Move into the directory ./similarity
, build a Docker image and run it.
cd similarity
docker pull uaradar/similarity:latest
docker build -t similarity .
docker run similarity
In the file ./similarity/app.js
, the visual comparison is the default UA-RADAR dimension available as follows:
const compare = require('./index.js');
(async () => {
const srcImg = './test-files/1.png';
const dstImg = './test-files/2.png';
const visual = compare.screenshots(srcImg, dstImg, (err, res) => {
if (err) console.error(err);
else console.log(res);
});
})();
compare.screenshots
is a function of the addon behind this Node.js application. It takes 2 parameters of the images that you want to compare.

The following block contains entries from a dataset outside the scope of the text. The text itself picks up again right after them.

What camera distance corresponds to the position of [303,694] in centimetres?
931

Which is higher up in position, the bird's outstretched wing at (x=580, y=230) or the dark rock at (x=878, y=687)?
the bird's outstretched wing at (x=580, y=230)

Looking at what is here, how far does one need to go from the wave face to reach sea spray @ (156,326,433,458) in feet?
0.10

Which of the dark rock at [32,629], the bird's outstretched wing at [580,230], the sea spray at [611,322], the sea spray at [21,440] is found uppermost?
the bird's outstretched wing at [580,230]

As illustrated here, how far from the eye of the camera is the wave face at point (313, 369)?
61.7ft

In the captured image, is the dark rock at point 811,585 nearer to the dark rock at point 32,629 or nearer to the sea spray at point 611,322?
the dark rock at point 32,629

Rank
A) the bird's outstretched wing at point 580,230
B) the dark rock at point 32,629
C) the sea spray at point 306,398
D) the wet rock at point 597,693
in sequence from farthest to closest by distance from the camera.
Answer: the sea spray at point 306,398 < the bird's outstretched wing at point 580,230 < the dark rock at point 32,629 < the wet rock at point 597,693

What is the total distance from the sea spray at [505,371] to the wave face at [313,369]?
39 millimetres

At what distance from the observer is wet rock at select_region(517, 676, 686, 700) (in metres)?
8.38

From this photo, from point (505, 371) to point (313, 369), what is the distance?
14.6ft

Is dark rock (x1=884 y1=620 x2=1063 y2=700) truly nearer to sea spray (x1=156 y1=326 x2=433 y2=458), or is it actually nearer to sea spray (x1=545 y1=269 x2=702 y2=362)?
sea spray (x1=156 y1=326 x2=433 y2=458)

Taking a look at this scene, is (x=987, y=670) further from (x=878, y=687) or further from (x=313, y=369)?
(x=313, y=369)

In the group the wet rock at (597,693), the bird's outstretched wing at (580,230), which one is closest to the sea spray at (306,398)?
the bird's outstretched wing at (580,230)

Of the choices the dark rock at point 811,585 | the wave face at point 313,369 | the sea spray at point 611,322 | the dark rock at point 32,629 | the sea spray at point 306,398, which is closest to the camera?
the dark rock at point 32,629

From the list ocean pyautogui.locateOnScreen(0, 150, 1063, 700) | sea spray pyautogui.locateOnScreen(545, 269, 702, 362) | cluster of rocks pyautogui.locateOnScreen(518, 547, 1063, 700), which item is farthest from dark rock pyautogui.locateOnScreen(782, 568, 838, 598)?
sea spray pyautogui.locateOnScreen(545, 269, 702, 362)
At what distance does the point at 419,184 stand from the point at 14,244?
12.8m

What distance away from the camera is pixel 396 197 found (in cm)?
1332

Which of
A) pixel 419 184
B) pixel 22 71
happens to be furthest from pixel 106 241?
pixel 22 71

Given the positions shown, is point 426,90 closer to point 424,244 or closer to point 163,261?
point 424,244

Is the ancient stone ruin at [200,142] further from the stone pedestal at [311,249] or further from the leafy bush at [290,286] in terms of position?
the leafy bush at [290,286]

If you want to compare two JS scripts or CSS stylesheets, you'd change the comparison function from compare.screenshots
to compare.scripts
and the 2 parameters would change to 2 JS files or 2 CSS files that you want to compare accordingly.
Comparing JS scripts
const compare = require('./index.js');
(async () => {
const srcJS = "./test-files/1.js";
const dstJS = "./test-files/2.js";
const js = compare.scripts(srcJS, dstJS, (err, res) => {
if (err) console.error(err);
else console.log(res);
});
})();
Comparing CSS scripts
(async () => {
const srcCSS = "./test-files/1.css";
const dstCSS = "./test-files/2.css";
const css = compare.scripts(srcCSS, dstCSS, (err, res) => {
if (err) console.error(err);
else console.log(res);
});
})();
Comparing the HTML structure
The same approach goes to comparing the HTML structure:
(async () => {
const srcHtml = "./test-files/1.html";
const dstHtml = "./test-files/2.html";
const html = compare.structure(srcHtml, dstHtml, (err, res) => {
if (err) console.error(err);
else console.log(res);
});
})();
It is worth noting that to see results for a compound metric as the UA-RADAR proposes, you can run all the 4 comparisons at the same time.
The Node.js addon behind UA-RADAR uses SFTM to compare HTML structure (just nodes of the DOM trees and their attributes). To compare the content of the nodes of the DOM trees, we used Diff Match Patch.
The complete UA-RADAR comparison as proposed in the submitted paper combines the above comparisons (HTML structure, HTML content, visual similarity, JS, and CSS).